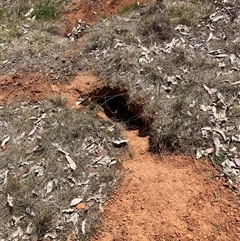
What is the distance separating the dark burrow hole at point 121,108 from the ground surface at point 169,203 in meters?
0.27

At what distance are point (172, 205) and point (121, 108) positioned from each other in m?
1.70

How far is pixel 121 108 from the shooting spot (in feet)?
17.6

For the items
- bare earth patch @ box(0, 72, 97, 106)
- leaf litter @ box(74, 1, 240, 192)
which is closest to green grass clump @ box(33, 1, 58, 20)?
leaf litter @ box(74, 1, 240, 192)

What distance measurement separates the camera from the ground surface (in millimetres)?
3885

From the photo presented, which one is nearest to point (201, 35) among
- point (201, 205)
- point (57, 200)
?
point (201, 205)

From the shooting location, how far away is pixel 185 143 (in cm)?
448

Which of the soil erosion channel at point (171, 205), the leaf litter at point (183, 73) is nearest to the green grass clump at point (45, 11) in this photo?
the leaf litter at point (183, 73)

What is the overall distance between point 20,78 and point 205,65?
97.2 inches

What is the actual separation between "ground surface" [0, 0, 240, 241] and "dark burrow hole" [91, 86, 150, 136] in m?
0.27

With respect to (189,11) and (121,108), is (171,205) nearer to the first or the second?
(121,108)

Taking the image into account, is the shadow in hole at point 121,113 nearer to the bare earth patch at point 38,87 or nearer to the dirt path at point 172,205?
the bare earth patch at point 38,87

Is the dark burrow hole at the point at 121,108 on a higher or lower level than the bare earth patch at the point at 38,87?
lower

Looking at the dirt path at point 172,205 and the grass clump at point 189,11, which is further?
the grass clump at point 189,11

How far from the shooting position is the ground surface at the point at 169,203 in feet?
12.7
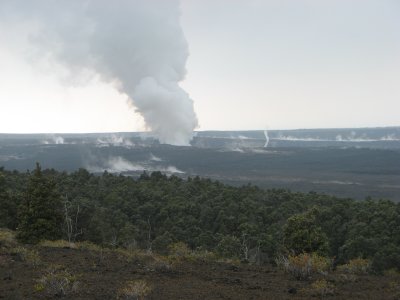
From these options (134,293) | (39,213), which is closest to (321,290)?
(134,293)

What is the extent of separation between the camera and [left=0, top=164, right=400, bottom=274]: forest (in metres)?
21.8

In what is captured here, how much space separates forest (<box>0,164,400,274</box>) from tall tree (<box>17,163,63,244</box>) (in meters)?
0.05

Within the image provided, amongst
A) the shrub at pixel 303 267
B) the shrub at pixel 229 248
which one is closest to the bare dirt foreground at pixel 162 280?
the shrub at pixel 303 267

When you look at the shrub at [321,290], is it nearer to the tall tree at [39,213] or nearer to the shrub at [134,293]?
the shrub at [134,293]

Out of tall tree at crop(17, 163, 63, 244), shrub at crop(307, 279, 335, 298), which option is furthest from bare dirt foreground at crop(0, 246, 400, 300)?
tall tree at crop(17, 163, 63, 244)

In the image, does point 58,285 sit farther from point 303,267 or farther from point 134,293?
point 303,267

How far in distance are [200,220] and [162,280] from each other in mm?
22795

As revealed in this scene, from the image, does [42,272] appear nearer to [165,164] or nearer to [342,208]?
[342,208]

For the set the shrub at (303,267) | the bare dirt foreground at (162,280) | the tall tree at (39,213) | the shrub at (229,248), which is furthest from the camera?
the shrub at (229,248)

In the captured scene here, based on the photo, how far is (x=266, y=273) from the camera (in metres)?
13.7

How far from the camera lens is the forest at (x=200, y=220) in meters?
21.8

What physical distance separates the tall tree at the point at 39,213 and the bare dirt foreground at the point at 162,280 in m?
6.08

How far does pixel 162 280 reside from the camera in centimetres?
1188

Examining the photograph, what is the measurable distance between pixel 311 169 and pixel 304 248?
89265 mm
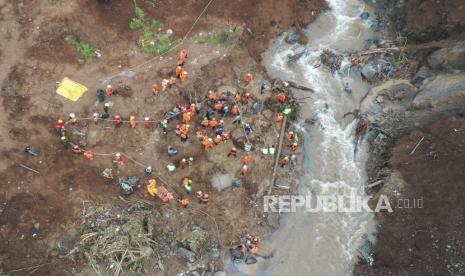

▶ _WORK TO BE COMPLETED_: Can you extract every line of the listing above word for word, leaving the pictures out?

▶ _FINISHED ANSWER_:
What is the distance separating the dark burrow hole at point 121,108 from the ground surface at point 169,203 in meters?
0.27

At what distance are point (172, 205) and point (121, 108) positioned from each other in m?
1.70

How far is pixel 121 108 from the shooting spot (in feet)?
17.6

For the items
- bare earth patch @ box(0, 72, 97, 106)
- leaf litter @ box(74, 1, 240, 192)
which is closest to green grass clump @ box(33, 1, 58, 20)?
leaf litter @ box(74, 1, 240, 192)

What distance measurement separates the camera from the ground surface (in millimetres)?
3885

From the photo presented, which one is nearest to point (201, 35) among
- point (201, 205)
- point (57, 200)
?
point (201, 205)

From the shooting location, how far away is pixel 185 143 (in cm)?
448

Which of the soil erosion channel at point (171, 205), the leaf litter at point (183, 73) is nearest to the green grass clump at point (45, 11) in this photo?
the leaf litter at point (183, 73)

What is the overall distance between point 20,78 and point 205,65?
97.2 inches

What is the actual separation between "ground surface" [0, 0, 240, 241] and "dark burrow hole" [91, 86, 150, 136] in m?
0.27

With respect to (189,11) and (121,108), is (171,205) nearer to the first or the second?
(121,108)

Taking the image into account, is the shadow in hole at point 121,113 nearer to the bare earth patch at point 38,87 or nearer to the dirt path at point 172,205?
the bare earth patch at point 38,87

Is the dark burrow hole at the point at 121,108 on a higher or lower level than the bare earth patch at the point at 38,87?
lower

Looking at the dirt path at point 172,205 and the grass clump at point 189,11, which is further?
the grass clump at point 189,11

How far from the shooting position is the ground surface at the point at 169,203 in feet?
12.7
From these options (134,293) | (39,213), which is closest to (321,290)?
(134,293)

What is the extent of separation between the camera and [left=0, top=164, right=400, bottom=274]: forest (in metres)?
21.8

In what is captured here, how much space separates forest (<box>0,164,400,274</box>) from tall tree (<box>17,163,63,244</box>) (in meters)?
0.05

Within the image provided, amongst
A) the shrub at pixel 303 267
B) the shrub at pixel 229 248
which one is closest to the bare dirt foreground at pixel 162 280?
the shrub at pixel 303 267

When you look at the shrub at [321,290], is it nearer to the tall tree at [39,213] or nearer to the shrub at [134,293]?
the shrub at [134,293]

Out of tall tree at crop(17, 163, 63, 244), shrub at crop(307, 279, 335, 298), which option is furthest from bare dirt foreground at crop(0, 246, 400, 300)?
tall tree at crop(17, 163, 63, 244)

In the image, does point 58,285 sit farther from point 303,267 or farther from point 134,293?
point 303,267

How far in distance are [200,220] and [162,280] from each other in mm?
22795

As revealed in this scene, from the image, does [42,272] appear nearer to [165,164] or nearer to [342,208]?
[342,208]

For the set the shrub at (303,267) | the bare dirt foreground at (162,280) | the tall tree at (39,213) | the shrub at (229,248), which is furthest from the camera?
the shrub at (229,248)

In the captured scene here, based on the photo, how far is (x=266, y=273) from the camera (in metres)?
13.7

How far from the camera lens is the forest at (x=200, y=220) in meters?
21.8

What physical distance separates the tall tree at the point at 39,213 and the bare dirt foreground at the point at 162,280 in m?
6.08

How far does pixel 162 280 reside from the camera in centimetres?
1188

Examining the photograph, what is the measurable distance between pixel 311 169 and pixel 304 248?
89265 mm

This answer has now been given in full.